After finding it would have “no significant" environmental impact, the U.S. Dept. of Transportation’s Federal Highway Administration signed off on the $3.6-billion Brent Spence Bridge Corridor for a crossing over the Ohio River between Cincinnati and Northern Kentucky. The design of the bridge portion of the corridor improvement project, intended to reduce congestion on the existing Brent Spence Bridge, is not finalized, though construction is set to start next year.  

“The project will address one of the worst truck bottlenecks in the nation by improving safety and travel on an Interstate connection that carries more than $400 billion worth of freight every year,” Ohio Gov. Mike DeWine said in a statement. 

While the existing Brent Spence Bridge was designed to accommodate 80,000 vehicles per day, in 2020, it averaged more than 132,000 vehicles per day, according to KYTC data. 

Last July, officials in the two states selected Walsh Kokosing Design-Build Team as the contractor for the first of the scheme's three phases, which is the largest piece. It includes the $3.1-billion bridge itself plus road improvements along five miles of I-71/75 in Kentucky and one mile of I-75 in Ohio. The joint venture team includes designers AECOM, Parsons and Jacobs.

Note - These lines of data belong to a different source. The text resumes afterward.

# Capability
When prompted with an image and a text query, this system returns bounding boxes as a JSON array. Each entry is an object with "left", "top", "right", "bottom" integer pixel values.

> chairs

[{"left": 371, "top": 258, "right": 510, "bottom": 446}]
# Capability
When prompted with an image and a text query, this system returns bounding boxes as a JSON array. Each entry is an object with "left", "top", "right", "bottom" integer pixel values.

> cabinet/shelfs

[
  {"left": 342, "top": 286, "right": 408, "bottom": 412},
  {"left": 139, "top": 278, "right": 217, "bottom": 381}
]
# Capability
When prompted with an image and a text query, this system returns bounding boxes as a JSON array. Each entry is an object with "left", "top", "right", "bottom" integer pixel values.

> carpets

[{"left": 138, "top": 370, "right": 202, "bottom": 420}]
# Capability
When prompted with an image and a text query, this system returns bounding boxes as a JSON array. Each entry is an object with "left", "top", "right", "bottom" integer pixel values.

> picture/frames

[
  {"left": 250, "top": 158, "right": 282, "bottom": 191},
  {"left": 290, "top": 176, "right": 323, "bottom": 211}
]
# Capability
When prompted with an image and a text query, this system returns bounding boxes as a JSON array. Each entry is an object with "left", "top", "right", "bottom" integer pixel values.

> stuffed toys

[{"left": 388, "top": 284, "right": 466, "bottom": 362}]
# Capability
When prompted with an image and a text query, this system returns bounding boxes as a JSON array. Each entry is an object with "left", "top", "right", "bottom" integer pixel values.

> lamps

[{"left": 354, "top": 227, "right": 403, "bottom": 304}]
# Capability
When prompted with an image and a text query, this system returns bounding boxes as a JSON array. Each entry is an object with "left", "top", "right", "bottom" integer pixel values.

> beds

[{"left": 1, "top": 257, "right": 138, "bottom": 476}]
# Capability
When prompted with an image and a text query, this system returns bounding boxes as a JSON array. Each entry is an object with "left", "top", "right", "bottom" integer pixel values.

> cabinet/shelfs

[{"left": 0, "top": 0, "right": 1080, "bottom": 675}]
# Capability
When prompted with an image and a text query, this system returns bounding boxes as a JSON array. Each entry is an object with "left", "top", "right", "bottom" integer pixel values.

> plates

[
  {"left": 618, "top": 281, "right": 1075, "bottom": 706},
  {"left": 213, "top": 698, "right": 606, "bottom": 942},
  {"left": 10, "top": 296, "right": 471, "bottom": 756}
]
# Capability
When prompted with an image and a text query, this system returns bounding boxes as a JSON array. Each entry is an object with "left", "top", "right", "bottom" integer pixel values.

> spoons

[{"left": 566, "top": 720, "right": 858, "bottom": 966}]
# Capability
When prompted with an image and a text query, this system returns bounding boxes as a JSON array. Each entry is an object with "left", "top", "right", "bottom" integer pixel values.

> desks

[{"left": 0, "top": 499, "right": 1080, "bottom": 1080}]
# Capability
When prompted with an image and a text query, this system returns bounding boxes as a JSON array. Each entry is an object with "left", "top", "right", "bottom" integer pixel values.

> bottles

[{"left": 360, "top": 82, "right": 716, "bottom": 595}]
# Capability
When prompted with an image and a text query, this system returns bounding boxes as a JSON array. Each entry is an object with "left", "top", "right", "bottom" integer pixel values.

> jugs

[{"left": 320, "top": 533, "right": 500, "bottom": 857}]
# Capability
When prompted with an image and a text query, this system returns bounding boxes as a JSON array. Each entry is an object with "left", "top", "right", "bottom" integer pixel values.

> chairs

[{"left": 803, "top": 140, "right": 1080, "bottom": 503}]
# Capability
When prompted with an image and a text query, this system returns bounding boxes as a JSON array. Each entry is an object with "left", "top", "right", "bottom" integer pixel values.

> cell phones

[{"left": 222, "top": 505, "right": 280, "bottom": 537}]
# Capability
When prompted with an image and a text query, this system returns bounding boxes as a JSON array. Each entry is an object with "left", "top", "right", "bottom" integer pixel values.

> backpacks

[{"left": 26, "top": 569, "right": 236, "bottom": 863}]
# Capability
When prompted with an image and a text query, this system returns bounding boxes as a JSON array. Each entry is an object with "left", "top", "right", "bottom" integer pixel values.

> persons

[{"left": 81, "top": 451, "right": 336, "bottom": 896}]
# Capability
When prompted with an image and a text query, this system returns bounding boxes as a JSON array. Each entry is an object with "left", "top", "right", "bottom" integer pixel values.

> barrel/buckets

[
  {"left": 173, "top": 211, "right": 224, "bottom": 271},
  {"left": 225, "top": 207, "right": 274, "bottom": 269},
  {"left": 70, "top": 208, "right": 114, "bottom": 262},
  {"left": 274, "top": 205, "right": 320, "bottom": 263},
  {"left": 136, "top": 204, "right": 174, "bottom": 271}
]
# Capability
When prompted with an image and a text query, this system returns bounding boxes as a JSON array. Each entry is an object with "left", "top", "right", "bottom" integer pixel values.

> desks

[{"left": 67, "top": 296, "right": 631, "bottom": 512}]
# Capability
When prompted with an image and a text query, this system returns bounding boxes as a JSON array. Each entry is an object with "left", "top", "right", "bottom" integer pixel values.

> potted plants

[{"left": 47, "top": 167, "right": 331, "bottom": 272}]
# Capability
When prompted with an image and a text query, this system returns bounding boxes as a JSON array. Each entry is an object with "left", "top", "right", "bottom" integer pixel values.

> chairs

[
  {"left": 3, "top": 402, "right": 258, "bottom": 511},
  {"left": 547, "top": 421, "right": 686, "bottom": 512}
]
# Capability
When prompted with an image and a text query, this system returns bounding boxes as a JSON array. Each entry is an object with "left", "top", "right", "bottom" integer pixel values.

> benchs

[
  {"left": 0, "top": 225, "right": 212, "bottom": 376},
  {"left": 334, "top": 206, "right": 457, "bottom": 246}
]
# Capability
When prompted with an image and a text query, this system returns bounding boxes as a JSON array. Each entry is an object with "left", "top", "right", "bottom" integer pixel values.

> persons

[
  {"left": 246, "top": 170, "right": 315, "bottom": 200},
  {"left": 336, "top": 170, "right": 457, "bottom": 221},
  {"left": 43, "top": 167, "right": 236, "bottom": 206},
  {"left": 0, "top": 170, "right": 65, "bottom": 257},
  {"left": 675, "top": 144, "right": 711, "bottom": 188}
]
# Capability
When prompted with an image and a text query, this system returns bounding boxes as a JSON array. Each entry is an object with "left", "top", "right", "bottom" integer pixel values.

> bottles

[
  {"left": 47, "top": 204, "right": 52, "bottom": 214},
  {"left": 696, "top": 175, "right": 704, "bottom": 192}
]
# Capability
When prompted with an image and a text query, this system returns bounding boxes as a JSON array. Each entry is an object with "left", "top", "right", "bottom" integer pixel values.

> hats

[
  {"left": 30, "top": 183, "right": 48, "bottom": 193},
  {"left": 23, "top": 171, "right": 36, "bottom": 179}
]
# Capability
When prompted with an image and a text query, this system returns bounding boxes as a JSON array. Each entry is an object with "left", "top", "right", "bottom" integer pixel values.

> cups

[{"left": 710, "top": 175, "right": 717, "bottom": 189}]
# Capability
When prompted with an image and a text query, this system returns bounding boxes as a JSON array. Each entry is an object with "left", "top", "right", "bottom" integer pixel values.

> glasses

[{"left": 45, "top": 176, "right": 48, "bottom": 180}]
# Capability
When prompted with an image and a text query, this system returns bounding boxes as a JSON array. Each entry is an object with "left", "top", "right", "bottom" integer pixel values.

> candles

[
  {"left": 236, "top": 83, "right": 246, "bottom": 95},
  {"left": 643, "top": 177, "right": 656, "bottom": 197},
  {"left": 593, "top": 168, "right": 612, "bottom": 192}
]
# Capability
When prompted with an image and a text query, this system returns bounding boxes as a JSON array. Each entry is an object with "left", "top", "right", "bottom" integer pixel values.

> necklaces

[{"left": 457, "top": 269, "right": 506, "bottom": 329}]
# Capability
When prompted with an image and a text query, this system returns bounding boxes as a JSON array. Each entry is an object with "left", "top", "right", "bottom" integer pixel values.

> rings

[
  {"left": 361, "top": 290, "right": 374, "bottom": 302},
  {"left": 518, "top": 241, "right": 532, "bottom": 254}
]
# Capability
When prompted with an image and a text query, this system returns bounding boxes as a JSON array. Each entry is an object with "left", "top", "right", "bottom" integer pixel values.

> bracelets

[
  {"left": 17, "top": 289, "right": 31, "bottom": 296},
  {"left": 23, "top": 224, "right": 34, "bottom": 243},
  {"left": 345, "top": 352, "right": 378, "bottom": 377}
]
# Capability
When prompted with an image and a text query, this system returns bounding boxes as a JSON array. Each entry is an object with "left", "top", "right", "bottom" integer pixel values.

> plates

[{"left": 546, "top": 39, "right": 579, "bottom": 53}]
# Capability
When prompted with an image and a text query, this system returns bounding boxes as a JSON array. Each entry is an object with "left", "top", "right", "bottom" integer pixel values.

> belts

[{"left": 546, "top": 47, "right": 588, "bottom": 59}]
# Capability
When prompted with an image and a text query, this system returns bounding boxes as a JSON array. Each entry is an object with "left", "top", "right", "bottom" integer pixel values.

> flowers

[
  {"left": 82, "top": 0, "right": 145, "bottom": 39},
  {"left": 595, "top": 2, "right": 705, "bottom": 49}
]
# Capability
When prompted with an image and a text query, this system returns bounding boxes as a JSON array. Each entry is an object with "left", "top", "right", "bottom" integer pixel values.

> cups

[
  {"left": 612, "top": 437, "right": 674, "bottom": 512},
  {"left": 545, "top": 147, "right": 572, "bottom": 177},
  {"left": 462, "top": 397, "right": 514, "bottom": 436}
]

The Ohio Dept. of Transportation (ODOT) and Kentucky Transportation Cabinet (KYTC) are jointly planning to build either an arch or cable-stayed bridge west of the existing bridge to carry Interstate 71 and I-75. The double-decker span will have five lanes per deck.

The plan also calls for widening 7.8 miles of highway, rebuilding various highway bridges and interchanges along the route and adding collector-distributor roads aimed at improving the flow of traffic.

The existing bridge, which currently carries the Interstates, will be reconfigured for local traffic, reducing the number of lanes on both decks from four to three to add shoulders. 

The plan is based on an earlier version approved in 2012 but not built for lack of funding. The current project is being funded in part with $1.6 billion from 2021’s Infrastructure Investment and Jobs Act via the Federal Highway Administration. 

The refined plan reduces the project footprint from 53.38 acres to 51.18 acres, state officials say. Phase two and three contracts have not been awarded. Both would cover road improvements along the Ohio section of I-75. ODOT expects they would each cost more than $200 million. Construction of one phase would start in 2026; the other in 2029.  

“This bridge is a vital connector of goods to thousands of people in Kentucky and Ohio, and the investment in the Brent Spence Bridge will ensure the surrounding communities, and communities across the entire country, benefit from these improvements for decades to come,” said Shailen Bhatt, the federal highway administrator, in a statement.